A Polícia Civil de São Paulo investiga um influenciador digital acusado de usar inteligência artificial (IA) para manipular fotos de jovens evangélicas e inseri-las, sem autorização, em vídeos com conteúdo sexualizado dentro de igrejas da Congregação Cristã do Brasil (CCB).
A noticia é de Kleber Tomaz, do g1. Humorista, imitador de Silvio Santos e borracheiro, Jefferson de Souza, de 37 anos, é suspeito de divulgar nas redes sociais imagens de cunho sexual envolvendo mulheres e adolescentes alteradas pela técnica conhecida como deepfake. Em depoimento à polícia, ele negou a acusação
Deepfake é uma técnica que usa inteligência artificial para criar ou alterar fotos, vídeos ou áudios de forma realista, fazendo parecer que uma pessoa fez ou disse algo que nunca aconteceu.
As publicações foram feitas no YouTube, onde o influenciador mantém o canal "Humor do Crente", com mais de 11 mil inscritos, além de perfis no Instagram, no Facebook e no TikTok, onde se apresenta como "Silvio Souza", numa alusão ao apresentador Silvio Santos, e reúne aproximadamente 37 mil seguidores.
O inquérito foi aberto em fevereiro após uma estudante de 16 anos e seus pais procurarem a 8ª Delegacia de Defesa da Mulher (DDM), em São Mateus, Zona Leste da capital paulista, para denunciar o influencer.
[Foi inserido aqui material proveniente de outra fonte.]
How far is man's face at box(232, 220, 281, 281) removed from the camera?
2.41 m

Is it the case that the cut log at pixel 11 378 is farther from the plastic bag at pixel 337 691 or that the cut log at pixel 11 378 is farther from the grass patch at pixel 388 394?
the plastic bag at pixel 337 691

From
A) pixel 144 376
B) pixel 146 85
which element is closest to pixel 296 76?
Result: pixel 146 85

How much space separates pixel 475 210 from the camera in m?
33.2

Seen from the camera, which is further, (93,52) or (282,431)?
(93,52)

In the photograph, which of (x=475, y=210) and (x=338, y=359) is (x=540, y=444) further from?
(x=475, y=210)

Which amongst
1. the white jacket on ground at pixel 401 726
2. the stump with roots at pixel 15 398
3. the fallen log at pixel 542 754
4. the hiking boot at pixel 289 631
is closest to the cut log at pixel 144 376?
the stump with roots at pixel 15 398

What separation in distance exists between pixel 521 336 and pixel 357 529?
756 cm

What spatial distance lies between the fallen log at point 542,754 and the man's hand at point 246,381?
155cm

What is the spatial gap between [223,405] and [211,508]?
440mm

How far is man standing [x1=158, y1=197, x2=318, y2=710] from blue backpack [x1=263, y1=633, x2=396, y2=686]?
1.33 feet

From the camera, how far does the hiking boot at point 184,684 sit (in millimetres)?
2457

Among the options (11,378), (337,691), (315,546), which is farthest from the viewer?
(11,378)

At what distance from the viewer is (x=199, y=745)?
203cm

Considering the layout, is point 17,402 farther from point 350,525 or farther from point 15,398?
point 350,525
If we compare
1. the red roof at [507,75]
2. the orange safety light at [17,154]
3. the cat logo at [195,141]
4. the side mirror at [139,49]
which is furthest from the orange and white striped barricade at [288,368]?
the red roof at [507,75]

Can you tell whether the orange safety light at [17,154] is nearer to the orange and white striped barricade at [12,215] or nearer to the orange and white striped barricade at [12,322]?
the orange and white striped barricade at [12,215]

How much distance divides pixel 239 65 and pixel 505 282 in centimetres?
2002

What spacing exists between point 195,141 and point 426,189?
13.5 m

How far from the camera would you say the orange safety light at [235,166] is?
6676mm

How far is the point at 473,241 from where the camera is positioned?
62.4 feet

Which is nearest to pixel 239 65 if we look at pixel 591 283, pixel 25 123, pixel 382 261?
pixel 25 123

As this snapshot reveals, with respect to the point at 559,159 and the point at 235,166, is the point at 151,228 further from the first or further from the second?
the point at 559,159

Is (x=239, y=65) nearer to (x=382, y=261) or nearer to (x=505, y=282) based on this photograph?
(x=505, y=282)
Eles acusam Jefferson de ter alterado e erotizado a imagem da adolescente.
A foto dela foi feita em 2025, em frente ao altar da CCB do Brás, no Centro de São Paulo. Na época, a jovem tinha 15 anos e usava vestido abaixo dos joelhos e salto alto — vestimenta comum nos cultos.
No vídeo criado pelo influencer, além da estudante, foram inseridas outras três jovens — que ela não conhece e tampouco há confirmação de que sejam reais. As quatro aparecem com os braços erguidos e as bocas abertas. Duas delas usam minissaias, tipo de roupa que não costuma aparecer nas igrejas da CCB.
“Eu vi os vídeos”, diz a jovem ao g1. “Ele pegou a minha foto sem autorização e fez uma montagem com inteligência artificial, com as mulheres sensualizando na frente e [comigo] junto a elas.”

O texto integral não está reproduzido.